Traqué par une armée d’agents féroces, un jeune écrivain tente de dévoiler un secret d’Etat lié avec une guerre imaginaire au Moyen-Orient. Avec ses gros doigts satiriques (Irak, Afghanistan), sa manière de moquer les manigances du Pentagone à coups de clins d’oeil complaisants, The Ghost writer, thriller d’espionnage à tendance parano, prête le flanc à tous les rapprochements – toutes proportions gardées – avec la traque un peu grotesque à laquelle se livrent Polanski et la justice américaine depuis plus de vingt ans. L’actualité ne devrait pas manquer de donner un éclairage flatteur à ce film pourtant extrêmement mineur du maître polonais : fastoche.
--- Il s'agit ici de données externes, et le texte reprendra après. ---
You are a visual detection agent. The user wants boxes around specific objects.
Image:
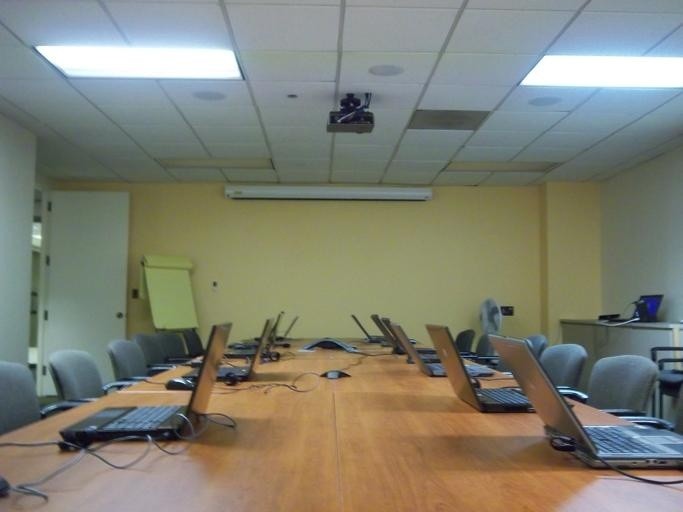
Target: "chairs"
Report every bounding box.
[490,335,547,374]
[614,384,683,439]
[454,330,475,355]
[48,350,138,402]
[135,334,182,367]
[183,330,207,357]
[460,333,494,364]
[109,340,175,383]
[159,330,194,362]
[0,362,83,436]
[558,353,657,416]
[540,344,586,394]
La satire est si peu originale (malgré un étincelant Pierce Brosnan en politicien miroitant d’ambiguité), les lignes du récit si téléphonées que le film ressemble par instants à une série B mal dégrossie – voire consternante lorsque le héros (Ewan McGregor en mode incolore, façon Ben Affleck) résout en quelques clics sur Google, dans une vieille chambre d’hôtel moisie, une affaire top-secret engageant la sécurité de l’Etat. On a connu Polanski beaucoup plus fort dans cette approche façon jeu de rôle pour ados tintinophiles (fluidité un peu folle, avancée niveau par niveau, avec à chaque séquence son objet, son indice, son personnage-clé) : le film s’appelait La Neuvième porte et titrait de cette facilité un pouvoir de fascination irréel et chef-d’oeuvral.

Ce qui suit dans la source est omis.